━━━━━ Data ━━━━━

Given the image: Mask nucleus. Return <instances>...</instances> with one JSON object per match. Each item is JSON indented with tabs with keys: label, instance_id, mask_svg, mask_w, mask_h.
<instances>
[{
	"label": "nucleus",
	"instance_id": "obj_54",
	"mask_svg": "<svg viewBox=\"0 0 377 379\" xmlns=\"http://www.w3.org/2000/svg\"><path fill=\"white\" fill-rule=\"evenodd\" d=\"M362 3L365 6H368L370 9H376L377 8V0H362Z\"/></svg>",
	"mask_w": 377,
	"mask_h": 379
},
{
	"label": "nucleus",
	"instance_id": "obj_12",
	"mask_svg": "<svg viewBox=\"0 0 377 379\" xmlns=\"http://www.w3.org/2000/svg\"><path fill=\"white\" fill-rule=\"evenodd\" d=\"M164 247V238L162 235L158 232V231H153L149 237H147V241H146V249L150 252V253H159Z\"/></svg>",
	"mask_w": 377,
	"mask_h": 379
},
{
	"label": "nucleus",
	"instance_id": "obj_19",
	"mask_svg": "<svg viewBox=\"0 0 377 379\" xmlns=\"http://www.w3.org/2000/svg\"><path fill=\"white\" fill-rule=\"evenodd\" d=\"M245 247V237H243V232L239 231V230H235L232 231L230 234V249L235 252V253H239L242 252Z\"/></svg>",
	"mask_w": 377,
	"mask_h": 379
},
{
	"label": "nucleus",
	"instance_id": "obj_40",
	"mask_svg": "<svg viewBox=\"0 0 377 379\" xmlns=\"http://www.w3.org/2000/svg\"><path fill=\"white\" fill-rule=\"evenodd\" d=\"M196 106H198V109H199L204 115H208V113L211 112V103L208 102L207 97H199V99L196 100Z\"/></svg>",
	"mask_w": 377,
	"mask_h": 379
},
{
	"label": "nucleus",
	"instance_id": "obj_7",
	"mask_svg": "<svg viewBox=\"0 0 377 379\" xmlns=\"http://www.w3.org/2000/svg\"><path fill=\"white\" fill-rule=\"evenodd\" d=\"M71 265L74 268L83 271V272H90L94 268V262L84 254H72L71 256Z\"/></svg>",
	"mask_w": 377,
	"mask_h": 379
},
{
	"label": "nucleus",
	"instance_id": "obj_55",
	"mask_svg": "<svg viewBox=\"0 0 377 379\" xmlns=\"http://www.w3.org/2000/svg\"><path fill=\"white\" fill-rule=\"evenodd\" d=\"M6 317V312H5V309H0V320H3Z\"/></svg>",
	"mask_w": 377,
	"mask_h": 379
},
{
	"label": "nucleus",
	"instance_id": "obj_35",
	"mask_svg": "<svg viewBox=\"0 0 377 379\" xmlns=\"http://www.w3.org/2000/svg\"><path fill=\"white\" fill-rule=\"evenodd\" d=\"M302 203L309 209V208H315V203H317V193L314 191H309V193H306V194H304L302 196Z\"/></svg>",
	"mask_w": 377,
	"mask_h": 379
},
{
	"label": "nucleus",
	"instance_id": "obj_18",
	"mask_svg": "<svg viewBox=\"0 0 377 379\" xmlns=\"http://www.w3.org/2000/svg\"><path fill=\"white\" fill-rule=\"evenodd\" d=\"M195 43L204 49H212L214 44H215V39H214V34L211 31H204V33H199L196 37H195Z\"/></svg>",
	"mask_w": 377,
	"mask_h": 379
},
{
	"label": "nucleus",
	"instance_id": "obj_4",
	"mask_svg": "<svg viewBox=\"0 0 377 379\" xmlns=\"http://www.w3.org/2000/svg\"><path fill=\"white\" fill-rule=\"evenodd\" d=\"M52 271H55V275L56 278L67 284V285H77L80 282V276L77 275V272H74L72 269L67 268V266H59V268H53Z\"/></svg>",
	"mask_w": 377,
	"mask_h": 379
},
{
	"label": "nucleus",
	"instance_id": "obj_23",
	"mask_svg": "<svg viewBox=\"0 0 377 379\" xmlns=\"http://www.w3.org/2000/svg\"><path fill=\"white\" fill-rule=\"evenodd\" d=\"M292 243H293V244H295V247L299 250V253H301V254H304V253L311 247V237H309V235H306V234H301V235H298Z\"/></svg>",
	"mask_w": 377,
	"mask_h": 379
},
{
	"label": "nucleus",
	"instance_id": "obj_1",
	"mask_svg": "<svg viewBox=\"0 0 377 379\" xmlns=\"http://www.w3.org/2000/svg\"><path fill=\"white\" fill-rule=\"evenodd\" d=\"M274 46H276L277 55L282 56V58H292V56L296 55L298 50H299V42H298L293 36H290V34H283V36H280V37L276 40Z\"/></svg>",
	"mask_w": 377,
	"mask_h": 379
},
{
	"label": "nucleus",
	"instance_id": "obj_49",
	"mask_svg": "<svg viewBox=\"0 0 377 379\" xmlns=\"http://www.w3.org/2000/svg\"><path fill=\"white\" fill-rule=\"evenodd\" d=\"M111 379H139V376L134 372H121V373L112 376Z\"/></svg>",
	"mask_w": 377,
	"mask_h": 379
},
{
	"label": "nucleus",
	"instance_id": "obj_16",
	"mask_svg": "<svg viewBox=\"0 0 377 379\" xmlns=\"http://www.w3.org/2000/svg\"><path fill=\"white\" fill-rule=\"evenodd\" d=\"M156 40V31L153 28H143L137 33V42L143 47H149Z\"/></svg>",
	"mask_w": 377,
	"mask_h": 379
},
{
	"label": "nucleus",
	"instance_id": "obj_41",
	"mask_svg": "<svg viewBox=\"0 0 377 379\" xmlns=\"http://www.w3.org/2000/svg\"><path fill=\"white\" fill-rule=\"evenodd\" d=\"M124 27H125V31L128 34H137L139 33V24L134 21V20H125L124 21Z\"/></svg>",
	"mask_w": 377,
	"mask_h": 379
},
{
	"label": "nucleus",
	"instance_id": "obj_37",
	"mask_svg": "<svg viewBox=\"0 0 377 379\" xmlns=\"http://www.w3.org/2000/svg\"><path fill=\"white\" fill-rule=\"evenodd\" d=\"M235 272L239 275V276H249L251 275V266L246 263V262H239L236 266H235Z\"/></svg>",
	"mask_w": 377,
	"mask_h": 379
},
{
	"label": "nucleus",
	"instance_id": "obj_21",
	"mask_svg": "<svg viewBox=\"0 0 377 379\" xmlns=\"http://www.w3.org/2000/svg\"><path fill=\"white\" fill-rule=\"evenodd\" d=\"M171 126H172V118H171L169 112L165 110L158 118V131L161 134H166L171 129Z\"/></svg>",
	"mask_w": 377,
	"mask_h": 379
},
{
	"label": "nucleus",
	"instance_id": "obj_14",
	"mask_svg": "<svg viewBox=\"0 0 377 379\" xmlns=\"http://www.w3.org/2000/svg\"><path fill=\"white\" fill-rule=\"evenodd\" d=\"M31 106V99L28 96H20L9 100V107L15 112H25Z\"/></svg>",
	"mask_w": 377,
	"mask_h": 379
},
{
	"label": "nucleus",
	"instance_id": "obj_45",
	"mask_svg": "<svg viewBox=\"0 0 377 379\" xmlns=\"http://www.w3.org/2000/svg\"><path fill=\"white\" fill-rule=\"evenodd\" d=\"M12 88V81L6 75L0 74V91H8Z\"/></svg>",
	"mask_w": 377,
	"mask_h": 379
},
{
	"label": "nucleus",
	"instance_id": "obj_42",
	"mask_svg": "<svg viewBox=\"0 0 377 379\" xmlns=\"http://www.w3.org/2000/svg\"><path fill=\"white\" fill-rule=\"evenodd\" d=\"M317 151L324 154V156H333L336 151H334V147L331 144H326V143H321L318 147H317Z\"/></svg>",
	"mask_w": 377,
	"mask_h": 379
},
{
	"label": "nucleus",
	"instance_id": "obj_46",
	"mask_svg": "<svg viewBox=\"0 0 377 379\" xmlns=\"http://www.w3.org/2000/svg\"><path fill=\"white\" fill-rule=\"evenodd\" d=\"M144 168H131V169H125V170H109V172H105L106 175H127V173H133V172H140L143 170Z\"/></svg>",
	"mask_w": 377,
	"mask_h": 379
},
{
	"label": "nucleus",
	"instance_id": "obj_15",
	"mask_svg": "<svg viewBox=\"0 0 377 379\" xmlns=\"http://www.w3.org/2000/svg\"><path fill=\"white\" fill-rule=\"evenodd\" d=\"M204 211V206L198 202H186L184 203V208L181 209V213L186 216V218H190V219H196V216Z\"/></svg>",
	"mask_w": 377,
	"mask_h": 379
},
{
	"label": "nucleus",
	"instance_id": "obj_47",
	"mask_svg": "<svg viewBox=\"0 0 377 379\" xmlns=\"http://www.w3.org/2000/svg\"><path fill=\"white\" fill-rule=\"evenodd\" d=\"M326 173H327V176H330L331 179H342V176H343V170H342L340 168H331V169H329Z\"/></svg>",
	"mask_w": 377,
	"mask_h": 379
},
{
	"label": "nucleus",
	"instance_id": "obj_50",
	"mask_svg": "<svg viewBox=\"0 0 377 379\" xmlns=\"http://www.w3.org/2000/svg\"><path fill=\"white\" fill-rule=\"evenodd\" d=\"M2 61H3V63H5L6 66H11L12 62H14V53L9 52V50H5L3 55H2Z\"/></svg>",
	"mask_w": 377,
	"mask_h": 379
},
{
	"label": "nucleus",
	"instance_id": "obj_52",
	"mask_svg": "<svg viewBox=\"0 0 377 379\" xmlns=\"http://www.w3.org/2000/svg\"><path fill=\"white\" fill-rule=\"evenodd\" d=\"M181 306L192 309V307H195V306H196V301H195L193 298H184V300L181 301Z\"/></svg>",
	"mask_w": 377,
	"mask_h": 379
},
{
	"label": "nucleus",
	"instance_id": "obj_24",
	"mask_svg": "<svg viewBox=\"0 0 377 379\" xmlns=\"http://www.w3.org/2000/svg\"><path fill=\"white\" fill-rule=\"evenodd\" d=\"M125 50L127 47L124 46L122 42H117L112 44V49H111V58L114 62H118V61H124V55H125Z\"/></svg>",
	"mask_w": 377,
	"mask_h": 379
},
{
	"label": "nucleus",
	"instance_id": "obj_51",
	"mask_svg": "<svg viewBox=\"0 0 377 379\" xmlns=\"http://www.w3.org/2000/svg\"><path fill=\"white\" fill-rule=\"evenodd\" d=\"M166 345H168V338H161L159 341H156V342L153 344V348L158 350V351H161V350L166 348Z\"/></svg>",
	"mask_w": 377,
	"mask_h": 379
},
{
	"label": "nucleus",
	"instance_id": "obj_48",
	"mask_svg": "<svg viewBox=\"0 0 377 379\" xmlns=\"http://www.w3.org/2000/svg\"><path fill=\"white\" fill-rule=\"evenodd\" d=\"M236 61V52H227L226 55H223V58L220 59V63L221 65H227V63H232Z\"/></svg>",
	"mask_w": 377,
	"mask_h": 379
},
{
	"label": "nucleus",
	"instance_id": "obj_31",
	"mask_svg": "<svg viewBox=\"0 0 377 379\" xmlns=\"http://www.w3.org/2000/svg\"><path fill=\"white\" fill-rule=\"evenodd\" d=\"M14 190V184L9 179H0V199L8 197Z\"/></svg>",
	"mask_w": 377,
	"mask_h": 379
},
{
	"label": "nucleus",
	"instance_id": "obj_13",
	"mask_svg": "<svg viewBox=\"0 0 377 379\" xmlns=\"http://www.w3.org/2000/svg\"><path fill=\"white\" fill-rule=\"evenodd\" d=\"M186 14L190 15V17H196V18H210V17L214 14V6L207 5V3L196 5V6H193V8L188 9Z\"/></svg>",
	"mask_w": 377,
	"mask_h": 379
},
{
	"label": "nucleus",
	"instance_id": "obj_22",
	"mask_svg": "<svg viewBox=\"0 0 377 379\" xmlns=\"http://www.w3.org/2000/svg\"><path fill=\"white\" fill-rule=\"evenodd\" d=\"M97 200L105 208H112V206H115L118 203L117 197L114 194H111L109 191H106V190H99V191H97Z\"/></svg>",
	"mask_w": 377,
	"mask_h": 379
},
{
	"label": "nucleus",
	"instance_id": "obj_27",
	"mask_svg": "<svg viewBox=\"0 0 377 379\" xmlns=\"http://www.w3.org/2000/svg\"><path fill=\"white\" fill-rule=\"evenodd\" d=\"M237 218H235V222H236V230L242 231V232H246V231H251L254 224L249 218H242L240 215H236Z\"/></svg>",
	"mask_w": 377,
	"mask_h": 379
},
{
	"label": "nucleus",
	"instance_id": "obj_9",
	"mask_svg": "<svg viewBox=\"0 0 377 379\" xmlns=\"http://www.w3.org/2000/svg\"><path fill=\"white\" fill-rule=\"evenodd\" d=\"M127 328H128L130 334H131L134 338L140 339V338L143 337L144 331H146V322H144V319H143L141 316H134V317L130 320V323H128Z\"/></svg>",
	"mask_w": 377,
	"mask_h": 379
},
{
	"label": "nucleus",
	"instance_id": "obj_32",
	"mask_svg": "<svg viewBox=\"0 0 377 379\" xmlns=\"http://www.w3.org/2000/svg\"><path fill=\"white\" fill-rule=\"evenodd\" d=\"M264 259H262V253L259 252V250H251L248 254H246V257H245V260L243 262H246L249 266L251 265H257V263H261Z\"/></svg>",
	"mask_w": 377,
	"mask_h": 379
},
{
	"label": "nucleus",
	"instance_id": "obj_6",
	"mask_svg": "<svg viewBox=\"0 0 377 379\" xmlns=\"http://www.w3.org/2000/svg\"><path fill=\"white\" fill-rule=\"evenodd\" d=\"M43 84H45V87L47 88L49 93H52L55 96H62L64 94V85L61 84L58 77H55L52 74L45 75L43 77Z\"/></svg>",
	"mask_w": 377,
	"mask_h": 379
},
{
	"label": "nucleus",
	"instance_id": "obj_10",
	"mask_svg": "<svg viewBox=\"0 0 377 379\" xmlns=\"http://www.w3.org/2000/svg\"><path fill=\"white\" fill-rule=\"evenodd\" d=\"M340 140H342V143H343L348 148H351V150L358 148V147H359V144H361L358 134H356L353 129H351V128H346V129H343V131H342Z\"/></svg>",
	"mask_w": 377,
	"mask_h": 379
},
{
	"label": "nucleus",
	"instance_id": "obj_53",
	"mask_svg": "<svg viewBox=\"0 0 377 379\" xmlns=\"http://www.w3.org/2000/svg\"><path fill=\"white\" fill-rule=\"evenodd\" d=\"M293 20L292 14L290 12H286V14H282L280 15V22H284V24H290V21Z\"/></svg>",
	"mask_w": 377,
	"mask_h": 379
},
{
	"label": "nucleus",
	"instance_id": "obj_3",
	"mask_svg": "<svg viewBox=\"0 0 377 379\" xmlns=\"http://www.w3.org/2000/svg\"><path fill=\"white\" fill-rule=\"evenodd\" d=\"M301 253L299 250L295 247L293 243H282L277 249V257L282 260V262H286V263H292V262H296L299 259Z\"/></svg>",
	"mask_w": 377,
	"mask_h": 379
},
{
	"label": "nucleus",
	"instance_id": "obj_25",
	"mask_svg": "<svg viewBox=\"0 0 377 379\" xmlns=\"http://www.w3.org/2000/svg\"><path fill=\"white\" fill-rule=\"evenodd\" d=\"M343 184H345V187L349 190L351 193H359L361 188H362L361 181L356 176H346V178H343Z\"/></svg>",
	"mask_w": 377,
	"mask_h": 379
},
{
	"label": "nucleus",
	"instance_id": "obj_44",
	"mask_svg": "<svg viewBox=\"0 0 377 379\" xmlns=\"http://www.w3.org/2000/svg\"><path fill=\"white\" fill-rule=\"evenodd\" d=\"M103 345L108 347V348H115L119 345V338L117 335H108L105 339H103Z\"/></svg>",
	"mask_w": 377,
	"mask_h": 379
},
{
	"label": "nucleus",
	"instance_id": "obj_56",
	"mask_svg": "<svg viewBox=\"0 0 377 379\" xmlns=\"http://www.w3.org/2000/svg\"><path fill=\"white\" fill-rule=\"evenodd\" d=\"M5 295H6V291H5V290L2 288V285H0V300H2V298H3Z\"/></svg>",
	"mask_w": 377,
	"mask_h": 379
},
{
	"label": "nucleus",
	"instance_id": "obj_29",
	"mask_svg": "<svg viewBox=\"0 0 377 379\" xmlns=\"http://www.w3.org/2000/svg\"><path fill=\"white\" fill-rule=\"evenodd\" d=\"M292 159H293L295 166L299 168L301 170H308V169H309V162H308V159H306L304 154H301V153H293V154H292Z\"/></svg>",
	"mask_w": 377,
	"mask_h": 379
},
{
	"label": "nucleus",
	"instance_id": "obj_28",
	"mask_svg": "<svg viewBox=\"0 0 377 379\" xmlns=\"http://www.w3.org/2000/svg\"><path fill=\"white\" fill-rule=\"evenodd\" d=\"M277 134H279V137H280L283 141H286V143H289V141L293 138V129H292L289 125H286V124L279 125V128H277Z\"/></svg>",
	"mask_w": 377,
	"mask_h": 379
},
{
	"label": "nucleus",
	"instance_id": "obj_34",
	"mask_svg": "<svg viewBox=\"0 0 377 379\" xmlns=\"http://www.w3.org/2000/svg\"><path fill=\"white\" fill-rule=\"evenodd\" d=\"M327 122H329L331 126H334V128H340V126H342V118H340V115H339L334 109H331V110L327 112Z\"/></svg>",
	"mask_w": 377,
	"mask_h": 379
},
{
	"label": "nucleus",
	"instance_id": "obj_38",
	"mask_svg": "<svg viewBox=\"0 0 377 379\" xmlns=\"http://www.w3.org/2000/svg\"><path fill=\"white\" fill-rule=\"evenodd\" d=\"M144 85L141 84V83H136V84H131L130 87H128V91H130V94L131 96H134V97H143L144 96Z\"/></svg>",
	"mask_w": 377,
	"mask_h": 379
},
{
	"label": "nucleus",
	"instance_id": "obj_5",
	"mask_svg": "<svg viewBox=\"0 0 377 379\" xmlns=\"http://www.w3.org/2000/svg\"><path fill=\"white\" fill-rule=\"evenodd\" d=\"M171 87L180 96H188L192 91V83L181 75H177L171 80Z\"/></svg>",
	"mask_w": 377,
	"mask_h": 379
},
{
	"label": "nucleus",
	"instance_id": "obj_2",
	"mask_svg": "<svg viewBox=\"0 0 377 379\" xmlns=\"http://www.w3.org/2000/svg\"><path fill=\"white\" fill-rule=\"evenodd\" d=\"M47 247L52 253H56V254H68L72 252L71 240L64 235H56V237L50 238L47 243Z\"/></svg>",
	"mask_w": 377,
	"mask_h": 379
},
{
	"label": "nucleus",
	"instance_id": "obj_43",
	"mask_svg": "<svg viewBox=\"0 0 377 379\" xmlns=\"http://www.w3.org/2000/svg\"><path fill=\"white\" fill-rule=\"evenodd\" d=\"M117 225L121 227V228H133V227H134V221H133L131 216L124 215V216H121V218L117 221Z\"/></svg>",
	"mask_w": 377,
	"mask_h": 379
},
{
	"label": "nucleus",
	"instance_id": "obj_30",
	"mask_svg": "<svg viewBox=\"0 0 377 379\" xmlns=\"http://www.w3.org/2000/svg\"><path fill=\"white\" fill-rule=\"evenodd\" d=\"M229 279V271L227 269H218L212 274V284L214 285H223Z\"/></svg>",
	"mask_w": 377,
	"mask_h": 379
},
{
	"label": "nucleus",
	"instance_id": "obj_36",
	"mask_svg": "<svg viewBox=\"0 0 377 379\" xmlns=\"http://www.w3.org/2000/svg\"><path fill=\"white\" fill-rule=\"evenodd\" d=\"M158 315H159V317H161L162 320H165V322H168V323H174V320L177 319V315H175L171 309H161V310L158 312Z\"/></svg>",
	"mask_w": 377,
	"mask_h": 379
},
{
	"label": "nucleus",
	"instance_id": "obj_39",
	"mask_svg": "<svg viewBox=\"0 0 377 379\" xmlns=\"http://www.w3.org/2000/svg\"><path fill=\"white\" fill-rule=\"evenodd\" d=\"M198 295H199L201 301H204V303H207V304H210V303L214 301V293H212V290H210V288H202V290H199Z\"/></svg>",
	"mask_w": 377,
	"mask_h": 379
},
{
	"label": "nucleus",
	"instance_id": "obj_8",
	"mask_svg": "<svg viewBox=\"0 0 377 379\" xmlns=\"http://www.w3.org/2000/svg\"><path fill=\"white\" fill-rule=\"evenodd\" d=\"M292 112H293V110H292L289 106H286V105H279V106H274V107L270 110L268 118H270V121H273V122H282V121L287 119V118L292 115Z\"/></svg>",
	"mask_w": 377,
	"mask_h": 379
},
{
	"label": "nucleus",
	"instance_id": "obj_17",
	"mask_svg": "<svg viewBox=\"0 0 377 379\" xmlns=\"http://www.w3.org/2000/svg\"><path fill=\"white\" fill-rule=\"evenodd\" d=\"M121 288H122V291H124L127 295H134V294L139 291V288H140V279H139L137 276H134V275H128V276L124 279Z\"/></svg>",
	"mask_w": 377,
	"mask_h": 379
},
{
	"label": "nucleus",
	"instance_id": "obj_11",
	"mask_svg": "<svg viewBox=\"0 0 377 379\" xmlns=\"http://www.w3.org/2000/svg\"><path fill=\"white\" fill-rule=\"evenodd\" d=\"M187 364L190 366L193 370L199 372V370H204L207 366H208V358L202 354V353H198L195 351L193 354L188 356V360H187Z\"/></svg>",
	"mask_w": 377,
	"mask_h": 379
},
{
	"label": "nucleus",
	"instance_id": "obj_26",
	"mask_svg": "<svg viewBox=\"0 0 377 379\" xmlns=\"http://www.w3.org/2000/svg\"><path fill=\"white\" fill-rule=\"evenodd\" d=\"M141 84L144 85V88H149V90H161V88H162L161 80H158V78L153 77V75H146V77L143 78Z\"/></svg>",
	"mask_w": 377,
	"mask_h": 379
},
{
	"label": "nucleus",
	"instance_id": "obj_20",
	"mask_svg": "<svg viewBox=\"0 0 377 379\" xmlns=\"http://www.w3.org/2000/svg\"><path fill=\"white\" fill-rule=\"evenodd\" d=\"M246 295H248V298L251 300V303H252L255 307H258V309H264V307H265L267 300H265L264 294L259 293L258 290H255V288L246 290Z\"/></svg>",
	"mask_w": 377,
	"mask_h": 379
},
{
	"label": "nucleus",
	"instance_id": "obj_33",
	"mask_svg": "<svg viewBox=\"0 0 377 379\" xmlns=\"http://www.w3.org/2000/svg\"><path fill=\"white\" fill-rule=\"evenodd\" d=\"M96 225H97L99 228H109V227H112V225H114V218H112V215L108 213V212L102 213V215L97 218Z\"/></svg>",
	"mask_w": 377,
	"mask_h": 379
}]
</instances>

━━━━━

Return each line of the data that contains the string "instances". Case matters when matching.

### Solution to this problem:
Given the image: Mask nucleus. Return <instances>...</instances> with one JSON object per match. Each item is JSON indented with tabs with keys: label, instance_id, mask_svg, mask_w, mask_h.
<instances>
</instances>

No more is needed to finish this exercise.